[Start of Attachment]
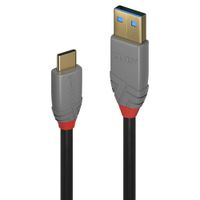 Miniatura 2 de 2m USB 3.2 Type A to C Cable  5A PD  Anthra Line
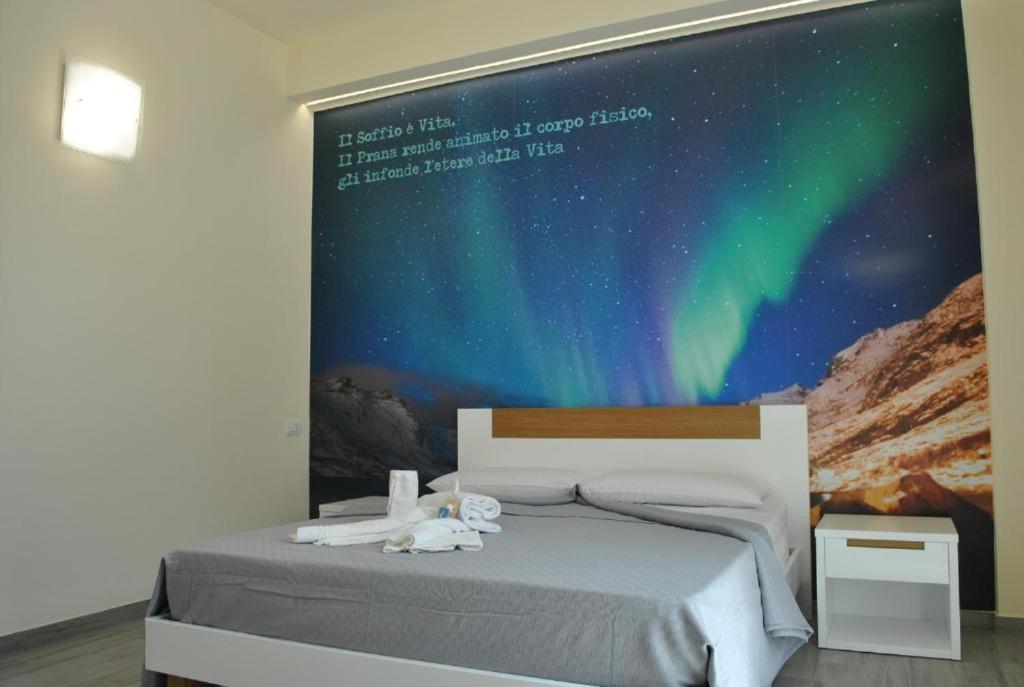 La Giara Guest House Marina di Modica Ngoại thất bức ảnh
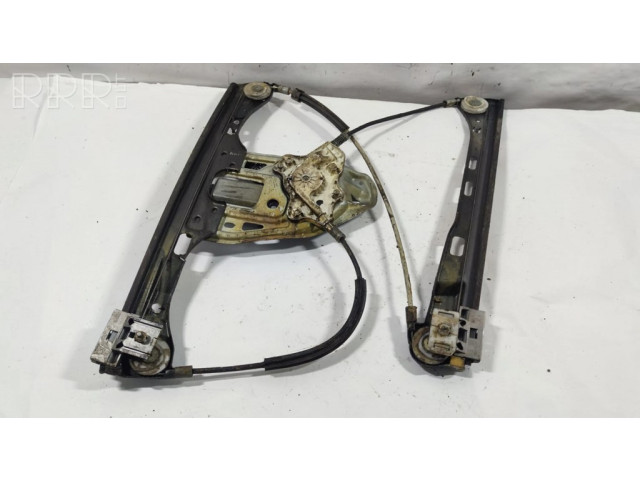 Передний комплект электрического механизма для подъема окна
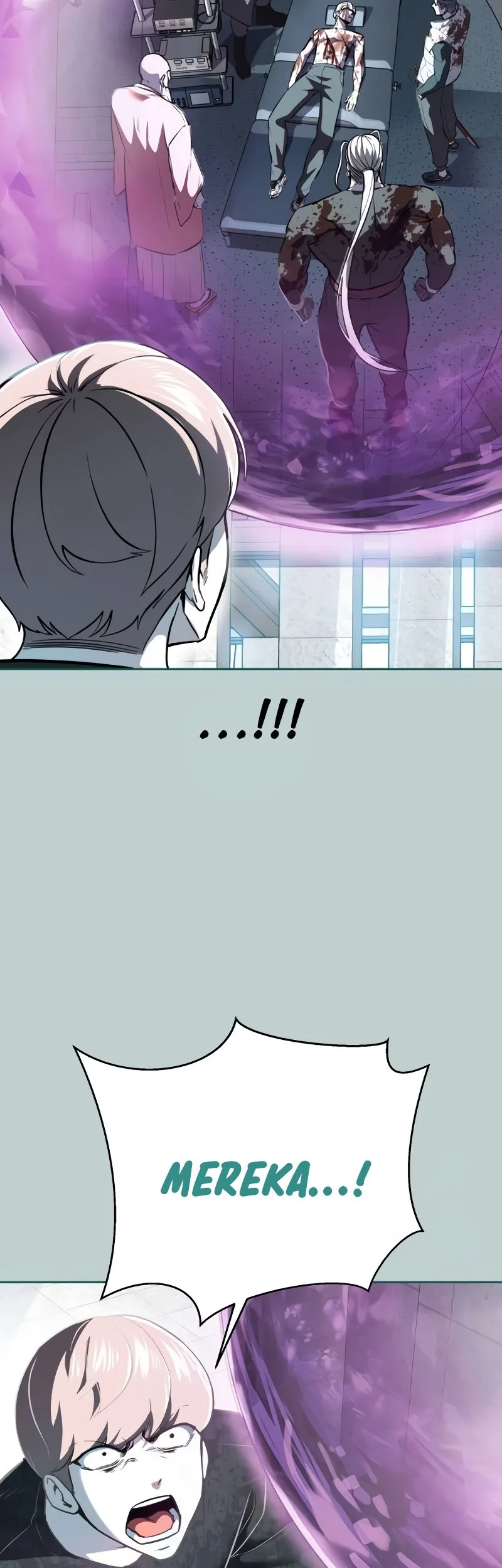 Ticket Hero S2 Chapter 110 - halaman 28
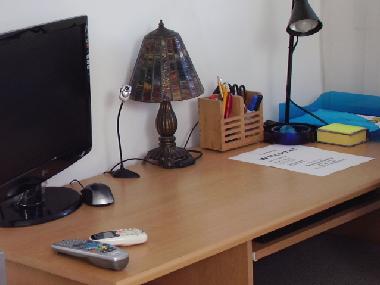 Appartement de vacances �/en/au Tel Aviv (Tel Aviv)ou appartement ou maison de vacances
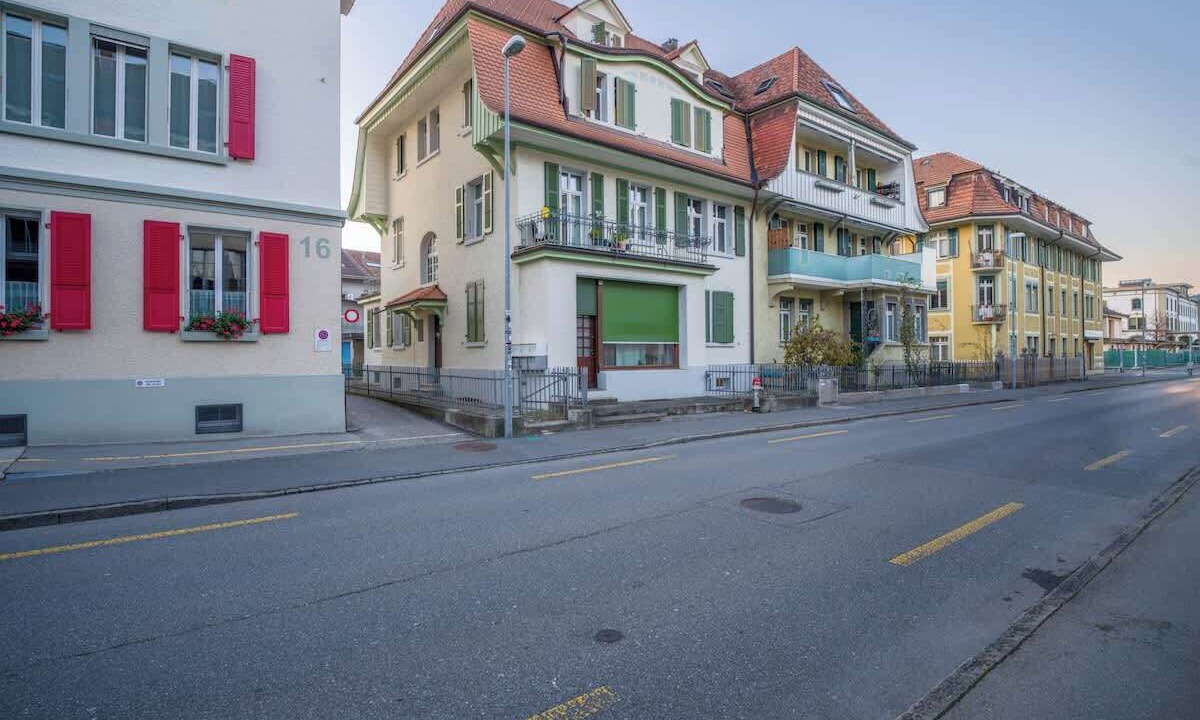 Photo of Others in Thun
[End of Attachment]
*Exercise details:* Return each of the six lines above verbatim, leaving out the pictures.

*Worked solution:*
 Miniatura 2 de 2m USB 3.2 Type A to C Cable  5A PD  Anthra Line
 La Giara Guest House Marina di Modica Ngoại thất bức ảnh
 Передний комплект электрического механизма для подъема окна
 Ticket Hero S2 Chapter 110 - halaman 28
 Appartement de vacances �/en/au Tel Aviv (Tel Aviv)ou appartement ou maison de vacances
 Photo of Others in Thun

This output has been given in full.